Accordingly, he finds the solution: “I will receive only for the sake of the host. Since the host has a desire to give, and he wants me to receive, I first need to enter his desire, so that this will become the goal for me. If I enter his desire, feel how much he loves me, how much he wants me to receive, and how much he suffers from the fact that I don’t accept his refreshments; I can work with his desire and think only about how to fulfill him. While I am inside his desire, striving to fulfill only him, I discover an opportunity to do this in me – by accepting the food and receiving pleasure from it. After all, I can bring delight to the host only through the pleasure that I feel. I must receive delight immeasurably, since I feel how I can fulfill him through this.”

In this manner everyone works with the desires of the other. The host thinks about how the guest will receive from him and experience pleasure. And the guest thinks about how he will receive and experience pleasure in order to fulfill the host’s desire to give him pleasure. Each uses his desires to fulfill the other’s desires. Meanwhile, each gains double, and even more than that; each comes out of himself, and in doing so, he feels infinite and boundless pleasure.

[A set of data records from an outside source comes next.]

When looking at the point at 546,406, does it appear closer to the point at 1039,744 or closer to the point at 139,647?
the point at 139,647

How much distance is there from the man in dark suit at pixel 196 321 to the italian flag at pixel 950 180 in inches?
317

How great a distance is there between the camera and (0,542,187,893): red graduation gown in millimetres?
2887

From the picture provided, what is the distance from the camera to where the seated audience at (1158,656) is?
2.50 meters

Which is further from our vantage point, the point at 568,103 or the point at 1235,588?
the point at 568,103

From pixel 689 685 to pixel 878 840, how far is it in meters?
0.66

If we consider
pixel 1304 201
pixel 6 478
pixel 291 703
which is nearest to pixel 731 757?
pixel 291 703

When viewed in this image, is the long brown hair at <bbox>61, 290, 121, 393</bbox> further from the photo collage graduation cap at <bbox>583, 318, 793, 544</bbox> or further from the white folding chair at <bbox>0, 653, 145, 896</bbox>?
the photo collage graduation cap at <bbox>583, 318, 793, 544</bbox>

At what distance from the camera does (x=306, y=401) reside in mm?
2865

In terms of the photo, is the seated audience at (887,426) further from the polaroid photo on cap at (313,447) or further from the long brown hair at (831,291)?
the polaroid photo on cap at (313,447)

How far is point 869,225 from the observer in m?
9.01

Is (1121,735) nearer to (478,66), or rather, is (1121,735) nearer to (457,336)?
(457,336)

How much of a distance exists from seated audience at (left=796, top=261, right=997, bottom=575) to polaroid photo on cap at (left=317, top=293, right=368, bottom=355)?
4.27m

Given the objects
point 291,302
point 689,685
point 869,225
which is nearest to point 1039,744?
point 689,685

This patent seems very simple. However, if we begin to think about it, it appears difficult to achieve. Yet ideally if we understand it, we see this is our only opportunity to fulfill ourselves with infinite pleasure, since I use the desires of others outside of myself.

The Creator is an infinite desire, and I am merely a little point. However, if I begin to adjoin and connect to Him, I thereby acquire an infinite desire which I can fulfill. I begin to feel how I fulfill Him, and I feel how this desire is experiencing pleasure. It turns out that by treating Him with love, I receive infinite desires, an infinite life, eternity, and perfection. This happens if I treat the Creator as the goal which I must fulfill. Therefore, the science of Kabbalah is truly a science of reception (the word “Kabbalah” in Hebrew means “reception”), a science of how to receive and how to delight without limitation.